[Stored dataset items]
========================================================================
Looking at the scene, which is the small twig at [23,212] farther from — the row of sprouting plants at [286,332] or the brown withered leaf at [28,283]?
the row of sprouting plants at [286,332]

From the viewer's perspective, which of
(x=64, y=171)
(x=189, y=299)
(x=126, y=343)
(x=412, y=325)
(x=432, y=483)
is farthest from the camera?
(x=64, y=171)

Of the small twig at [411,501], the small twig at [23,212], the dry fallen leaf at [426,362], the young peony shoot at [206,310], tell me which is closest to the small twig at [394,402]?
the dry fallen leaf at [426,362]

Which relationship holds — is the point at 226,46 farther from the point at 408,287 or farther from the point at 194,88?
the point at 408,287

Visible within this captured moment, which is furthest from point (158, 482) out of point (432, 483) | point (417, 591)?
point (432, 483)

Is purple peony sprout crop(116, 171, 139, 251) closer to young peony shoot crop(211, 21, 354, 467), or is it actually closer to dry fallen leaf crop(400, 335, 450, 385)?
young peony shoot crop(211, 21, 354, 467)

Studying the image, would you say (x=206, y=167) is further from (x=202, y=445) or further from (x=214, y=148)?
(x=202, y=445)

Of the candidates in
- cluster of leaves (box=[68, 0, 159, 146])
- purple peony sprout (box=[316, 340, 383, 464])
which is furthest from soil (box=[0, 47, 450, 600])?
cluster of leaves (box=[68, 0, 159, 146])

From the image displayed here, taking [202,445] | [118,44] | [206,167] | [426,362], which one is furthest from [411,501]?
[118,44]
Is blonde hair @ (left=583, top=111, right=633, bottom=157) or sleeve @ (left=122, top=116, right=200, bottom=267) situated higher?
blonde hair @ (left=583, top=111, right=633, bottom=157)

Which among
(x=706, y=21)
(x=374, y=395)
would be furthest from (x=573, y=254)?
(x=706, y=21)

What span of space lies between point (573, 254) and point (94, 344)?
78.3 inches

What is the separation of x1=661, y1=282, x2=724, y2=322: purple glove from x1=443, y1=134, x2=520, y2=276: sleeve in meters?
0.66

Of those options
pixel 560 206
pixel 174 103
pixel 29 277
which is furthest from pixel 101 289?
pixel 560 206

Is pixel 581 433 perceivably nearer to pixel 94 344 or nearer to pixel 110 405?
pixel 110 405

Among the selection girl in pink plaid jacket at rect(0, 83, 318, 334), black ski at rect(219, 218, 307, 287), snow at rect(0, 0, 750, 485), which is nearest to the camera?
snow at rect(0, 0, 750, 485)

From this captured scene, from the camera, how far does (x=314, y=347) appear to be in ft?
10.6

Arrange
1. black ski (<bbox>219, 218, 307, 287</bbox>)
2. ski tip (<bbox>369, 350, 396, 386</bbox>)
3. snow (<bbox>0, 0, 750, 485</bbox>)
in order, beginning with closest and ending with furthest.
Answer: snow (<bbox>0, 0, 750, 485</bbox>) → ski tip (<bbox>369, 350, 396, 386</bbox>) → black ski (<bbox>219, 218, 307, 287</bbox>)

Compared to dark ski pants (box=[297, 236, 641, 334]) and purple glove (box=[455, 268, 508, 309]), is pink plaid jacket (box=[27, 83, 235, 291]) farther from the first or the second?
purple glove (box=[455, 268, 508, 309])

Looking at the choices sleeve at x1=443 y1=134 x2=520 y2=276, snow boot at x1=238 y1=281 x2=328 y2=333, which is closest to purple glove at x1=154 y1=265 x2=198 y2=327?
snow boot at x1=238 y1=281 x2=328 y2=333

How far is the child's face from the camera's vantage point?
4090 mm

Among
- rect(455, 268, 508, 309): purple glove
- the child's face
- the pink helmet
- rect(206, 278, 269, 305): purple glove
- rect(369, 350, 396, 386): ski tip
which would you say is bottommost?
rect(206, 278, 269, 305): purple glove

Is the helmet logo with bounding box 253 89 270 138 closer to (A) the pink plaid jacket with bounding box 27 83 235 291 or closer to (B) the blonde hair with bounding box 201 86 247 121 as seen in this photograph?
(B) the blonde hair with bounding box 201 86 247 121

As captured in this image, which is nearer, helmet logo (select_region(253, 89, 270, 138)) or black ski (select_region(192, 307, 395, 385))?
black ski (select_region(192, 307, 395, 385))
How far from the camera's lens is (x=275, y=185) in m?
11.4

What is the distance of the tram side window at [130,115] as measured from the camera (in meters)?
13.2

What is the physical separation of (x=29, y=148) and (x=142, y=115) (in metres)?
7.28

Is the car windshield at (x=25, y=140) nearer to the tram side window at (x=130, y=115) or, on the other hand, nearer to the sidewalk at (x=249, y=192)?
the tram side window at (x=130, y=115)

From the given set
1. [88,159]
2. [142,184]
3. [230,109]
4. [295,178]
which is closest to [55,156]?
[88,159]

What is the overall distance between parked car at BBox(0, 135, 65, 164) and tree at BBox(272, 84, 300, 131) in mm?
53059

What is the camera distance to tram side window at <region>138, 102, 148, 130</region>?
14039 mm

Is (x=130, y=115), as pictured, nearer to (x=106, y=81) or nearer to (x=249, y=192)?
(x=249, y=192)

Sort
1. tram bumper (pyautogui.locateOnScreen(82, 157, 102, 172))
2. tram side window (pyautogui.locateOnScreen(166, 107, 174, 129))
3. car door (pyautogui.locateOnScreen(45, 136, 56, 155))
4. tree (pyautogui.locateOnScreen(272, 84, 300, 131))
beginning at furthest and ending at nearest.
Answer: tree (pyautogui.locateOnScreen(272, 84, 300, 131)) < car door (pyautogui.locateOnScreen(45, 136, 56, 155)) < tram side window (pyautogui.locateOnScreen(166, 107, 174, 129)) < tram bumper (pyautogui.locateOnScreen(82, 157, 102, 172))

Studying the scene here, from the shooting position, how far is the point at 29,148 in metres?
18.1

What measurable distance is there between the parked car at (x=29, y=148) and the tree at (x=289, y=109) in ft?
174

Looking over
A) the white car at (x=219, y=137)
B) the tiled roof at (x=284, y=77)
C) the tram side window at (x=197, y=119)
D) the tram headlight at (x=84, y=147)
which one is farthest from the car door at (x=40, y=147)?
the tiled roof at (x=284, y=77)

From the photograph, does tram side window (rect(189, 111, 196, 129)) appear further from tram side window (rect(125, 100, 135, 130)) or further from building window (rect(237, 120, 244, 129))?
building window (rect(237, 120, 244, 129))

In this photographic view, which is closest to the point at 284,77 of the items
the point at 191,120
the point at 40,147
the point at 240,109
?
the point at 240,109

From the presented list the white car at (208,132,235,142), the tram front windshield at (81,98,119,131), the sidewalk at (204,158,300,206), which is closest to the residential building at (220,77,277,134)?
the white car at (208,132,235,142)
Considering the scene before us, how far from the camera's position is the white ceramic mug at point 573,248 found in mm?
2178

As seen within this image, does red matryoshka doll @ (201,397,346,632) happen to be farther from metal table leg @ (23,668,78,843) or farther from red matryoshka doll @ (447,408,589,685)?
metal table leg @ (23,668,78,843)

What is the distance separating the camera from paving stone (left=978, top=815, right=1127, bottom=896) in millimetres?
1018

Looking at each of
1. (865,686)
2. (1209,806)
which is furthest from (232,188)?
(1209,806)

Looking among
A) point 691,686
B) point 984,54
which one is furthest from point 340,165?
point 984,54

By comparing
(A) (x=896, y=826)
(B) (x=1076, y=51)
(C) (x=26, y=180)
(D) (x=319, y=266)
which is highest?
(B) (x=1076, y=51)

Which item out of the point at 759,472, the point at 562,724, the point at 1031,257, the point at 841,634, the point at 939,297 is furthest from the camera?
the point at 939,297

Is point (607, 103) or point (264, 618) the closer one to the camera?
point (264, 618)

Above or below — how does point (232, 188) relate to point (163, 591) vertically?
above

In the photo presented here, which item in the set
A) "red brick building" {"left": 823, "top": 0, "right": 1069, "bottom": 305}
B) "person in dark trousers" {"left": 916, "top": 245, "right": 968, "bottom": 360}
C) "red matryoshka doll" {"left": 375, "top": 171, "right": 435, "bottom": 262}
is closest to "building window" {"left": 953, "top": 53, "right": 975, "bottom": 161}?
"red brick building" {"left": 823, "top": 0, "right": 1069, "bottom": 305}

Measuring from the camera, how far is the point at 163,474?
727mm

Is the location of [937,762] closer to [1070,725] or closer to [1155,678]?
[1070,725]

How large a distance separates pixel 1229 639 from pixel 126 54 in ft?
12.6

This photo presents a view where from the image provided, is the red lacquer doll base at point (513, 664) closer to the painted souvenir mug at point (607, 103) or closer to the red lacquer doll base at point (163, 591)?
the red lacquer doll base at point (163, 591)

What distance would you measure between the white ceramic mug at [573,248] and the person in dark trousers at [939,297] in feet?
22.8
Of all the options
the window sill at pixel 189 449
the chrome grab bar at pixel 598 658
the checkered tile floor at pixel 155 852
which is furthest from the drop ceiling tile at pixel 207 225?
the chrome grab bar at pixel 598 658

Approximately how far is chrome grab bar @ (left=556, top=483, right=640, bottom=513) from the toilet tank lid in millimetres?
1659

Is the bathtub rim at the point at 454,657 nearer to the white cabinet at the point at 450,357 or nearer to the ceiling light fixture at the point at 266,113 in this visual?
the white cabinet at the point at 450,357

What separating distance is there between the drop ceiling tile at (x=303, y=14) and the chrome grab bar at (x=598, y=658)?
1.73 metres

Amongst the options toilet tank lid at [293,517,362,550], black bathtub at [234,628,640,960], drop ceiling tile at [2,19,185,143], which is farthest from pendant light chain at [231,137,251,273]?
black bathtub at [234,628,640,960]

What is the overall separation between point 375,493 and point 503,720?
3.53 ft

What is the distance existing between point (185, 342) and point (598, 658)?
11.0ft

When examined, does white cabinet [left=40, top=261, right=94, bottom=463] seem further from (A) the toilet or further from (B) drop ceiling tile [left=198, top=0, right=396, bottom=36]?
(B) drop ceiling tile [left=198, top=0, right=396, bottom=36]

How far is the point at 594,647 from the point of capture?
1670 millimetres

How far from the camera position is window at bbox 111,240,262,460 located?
========================================================================
Put the material from the line that contains "Amongst the options" through the end into a numbered list, and skip any blank lines.

1. Amongst the options toilet tank lid at [293,517,362,550], black bathtub at [234,628,640,960], drop ceiling tile at [2,19,185,143], which is farthest from pendant light chain at [231,137,251,273]?
2. black bathtub at [234,628,640,960]
3. What is the overall separation between point 375,493 and point 503,720?
4. 3.53 ft
5. What is the distance existing between point (185, 342) and point (598, 658)?
6. 11.0ft
7. When examined, does white cabinet [left=40, top=261, right=94, bottom=463] seem further from (A) the toilet or further from (B) drop ceiling tile [left=198, top=0, right=396, bottom=36]?
8. (B) drop ceiling tile [left=198, top=0, right=396, bottom=36]
9. How far is the point at 594,647 from the point of capture?
10. 1670 millimetres
11. How far from the camera position is window at bbox 111,240,262,460 located?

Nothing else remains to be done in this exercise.